Step 3 — Get a JWT access token¶
- Navigate to Setup Integrations JWT Keys. Generate or copy a key with type set to Access Token. This token is used to authenticate the WebSocket connection from your server.
Warning
Keep this token secret. Anyone who holds it can connect to your Script Forge endpoint and receive live transcription data.

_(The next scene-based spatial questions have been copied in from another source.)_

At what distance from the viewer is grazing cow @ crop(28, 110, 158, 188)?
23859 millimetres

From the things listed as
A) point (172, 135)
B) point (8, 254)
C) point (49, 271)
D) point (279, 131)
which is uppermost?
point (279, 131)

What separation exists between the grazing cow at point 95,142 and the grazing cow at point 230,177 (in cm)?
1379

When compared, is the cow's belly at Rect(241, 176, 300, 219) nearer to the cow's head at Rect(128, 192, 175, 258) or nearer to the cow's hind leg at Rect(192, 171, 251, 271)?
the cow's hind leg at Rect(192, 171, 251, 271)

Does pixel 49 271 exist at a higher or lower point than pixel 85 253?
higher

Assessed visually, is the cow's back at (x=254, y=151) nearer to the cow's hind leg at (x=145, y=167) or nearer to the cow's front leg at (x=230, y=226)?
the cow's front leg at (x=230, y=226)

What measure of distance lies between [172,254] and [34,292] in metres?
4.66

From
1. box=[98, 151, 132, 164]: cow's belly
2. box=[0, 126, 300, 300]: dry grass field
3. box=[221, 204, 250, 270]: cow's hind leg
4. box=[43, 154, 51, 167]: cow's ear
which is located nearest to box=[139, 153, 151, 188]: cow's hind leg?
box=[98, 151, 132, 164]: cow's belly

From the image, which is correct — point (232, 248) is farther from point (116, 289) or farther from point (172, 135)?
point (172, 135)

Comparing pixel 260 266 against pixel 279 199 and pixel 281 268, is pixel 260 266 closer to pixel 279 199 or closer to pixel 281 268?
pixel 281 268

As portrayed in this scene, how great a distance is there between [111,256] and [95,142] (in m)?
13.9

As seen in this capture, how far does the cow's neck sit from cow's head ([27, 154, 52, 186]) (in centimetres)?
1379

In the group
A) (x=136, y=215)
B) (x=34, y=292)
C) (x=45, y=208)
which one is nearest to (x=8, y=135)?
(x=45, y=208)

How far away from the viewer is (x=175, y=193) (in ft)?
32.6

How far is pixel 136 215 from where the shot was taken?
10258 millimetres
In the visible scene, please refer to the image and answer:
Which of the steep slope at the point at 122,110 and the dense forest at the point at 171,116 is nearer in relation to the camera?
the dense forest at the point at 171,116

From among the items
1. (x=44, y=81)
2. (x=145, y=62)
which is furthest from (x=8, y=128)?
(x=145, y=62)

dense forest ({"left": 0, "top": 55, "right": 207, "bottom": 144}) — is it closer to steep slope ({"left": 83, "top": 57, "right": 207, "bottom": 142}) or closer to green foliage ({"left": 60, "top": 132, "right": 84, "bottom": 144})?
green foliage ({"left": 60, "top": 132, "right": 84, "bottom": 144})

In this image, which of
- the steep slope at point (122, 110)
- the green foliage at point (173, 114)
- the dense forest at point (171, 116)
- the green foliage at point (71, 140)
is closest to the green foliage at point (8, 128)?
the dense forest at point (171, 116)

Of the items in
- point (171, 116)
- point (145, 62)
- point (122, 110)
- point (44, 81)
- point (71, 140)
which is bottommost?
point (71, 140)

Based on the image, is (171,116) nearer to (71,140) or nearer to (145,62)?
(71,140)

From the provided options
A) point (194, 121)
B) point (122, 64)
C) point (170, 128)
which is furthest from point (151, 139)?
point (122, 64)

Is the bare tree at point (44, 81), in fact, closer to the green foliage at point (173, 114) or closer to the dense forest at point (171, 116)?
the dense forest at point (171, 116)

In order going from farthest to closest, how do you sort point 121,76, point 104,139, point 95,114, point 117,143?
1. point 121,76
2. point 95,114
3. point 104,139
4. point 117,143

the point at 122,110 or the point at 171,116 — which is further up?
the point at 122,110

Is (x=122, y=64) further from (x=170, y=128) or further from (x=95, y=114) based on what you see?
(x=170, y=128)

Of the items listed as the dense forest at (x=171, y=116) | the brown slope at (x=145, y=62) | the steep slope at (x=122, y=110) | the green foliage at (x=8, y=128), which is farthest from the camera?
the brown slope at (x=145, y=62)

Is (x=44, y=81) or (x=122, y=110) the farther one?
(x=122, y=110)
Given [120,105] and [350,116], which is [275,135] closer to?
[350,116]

Step 4 — Connect your WebSocket client¶
Install the websocket-client Python library and run the script below. Replace the TOKEN and the script ID in the URL with your own values.
Install dependency:
pip install websocket-client
Python client — replace TOKEN and script ID (10141):
import websocket
import datetime
URL = "wss://app.connexcs.com/api/cp/scriptforge/10141" # ← your script ID
TOKEN = "eyJhbGci..." # ← your JWT token
def on_open(ws):
print(f"[{datetime.datetime.now()}] Connected")
def on_message(ws, message):
print(f"[{datetime.datetime.now()}] {message}")
def on_error(ws, error):
print(f"[ERROR] {error}")
def on_close(ws, code, reason):
print(f"[CLOSED] code={code} reason={reason}")
ws = websocket.WebSocketApp(
URL,
header={"Authorization": f"Bearer {TOKEN}"},
on_open=on_open,
on_message=on_message,
on_error=on_error,
on_close=on_close
)
ws.run_forever()
URL format: wss://app.connexcs.com/api/cp/scriptforge/{SCRIPT_ID} — replace {SCRIPT_ID} with the numeric ID copied from Step 2. The Authorization: Bearer header carries the JWT token from Step 3.